:: EXERCISE DIRECTIONS ::
Answer these questions using the interview:
1. Which Xbox Live Arcade game is 5th Cell working on?
2. According to Jeremiah Slaczka, what should the metric be for how a game is doing?
3. What does Joseph Tringali say publishers bring to the table?

:: PASSAGE ::
In this interview, the company shares the recipe for its success, discussing the frustrations of working within a traditional publisher model, and how 5th Cell handles recruiting team members that gel together and create standout games -- as they work on Xbox Live Arcade game Hybrid.

The pair also opine about the future of the company, the 2011 handheld platforms from Sony and Nintendo, and what might happen when broadband gets to the level where digital distribution can make retail games redundant.

The sense that I'm getting is just that you don't want publishers to enforce milestones on you because they squash creativity.

Jeremiah Slaczka: You just don't want boilerplate. One answer doesn't fit all answers, right? A lot of publishers will say, "It worked on this game," or, "It worked on that game," but just because that's true for one studio doesn't mean that's true for all studios.

Milestones matter, but the point was, first of all, schedules, milestones, meetings, bug reports, all those things -- the consumer never sees, right? So the focus should be on the game first and all of those things second. That's the main thing.

Joseph Tringali: Those things should support the game rather than the game following this process because that's how it's done. If they're needed and if they work, it's like, "Sure, great."

JS: Sometimes it's just that publishers, or developers, or individuals -- producers, or designers, or whatever -- will use that as a metric for how the game's doing, and... the metric should be how fun it is.

JT: Jeremiah in his DICE talk talked about the V, and the problem with the milestone schedule is that it's a very flat line. The V starts really cool, goes really bad, and gets really cool again. If you're applying this straight line to a V, you have this point where the game looks like it's underperforming when it's really not. At the end of the day, do you need to hit gold master? Absolutely. Are there important milestones like E3 and press things? Yeah, but...

JS: And you need to show progress to your publisher.

JT: Of course, but what form that progress takes doesn't necessarily need to be tied to these --

JS: -- checks and balances. "You don't have a pause menu in the game right now, so therefore you've failed your milestone." That's just super arbitrary.


Hybrid

I thought it was in a larger sense of not liking the concept of milestones -- and payment structures are also built into those milestones.

JS: Oh, no, that's really bad too. That's absolutely bad because just being able to have a pass/fail metric on an innovative game and you're saying, "Somebody's not having fun with it." Well, no crap! Because it's not ready; it's not at that point.

JT: And the money issue's a problem. If you ask anybody that owns an independent developer, they want to keep their business. Even if they want with all their heart to make an amazing game and they have to choose between paying their employees and making an awesome game, they're going to choose paying their employees. It sucks that developers get put into that position where they have to make those choices. It should be "We'll support you as long as we believe in the product and are seeing your progress, we'll pay you." That's what publishers bring to the table; they bring money.

:: STORED DATA ::
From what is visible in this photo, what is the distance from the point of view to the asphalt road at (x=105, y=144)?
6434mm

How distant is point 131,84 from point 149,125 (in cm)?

:: ANSWER ::
1. Hybrid
2. How fun it is
3. Money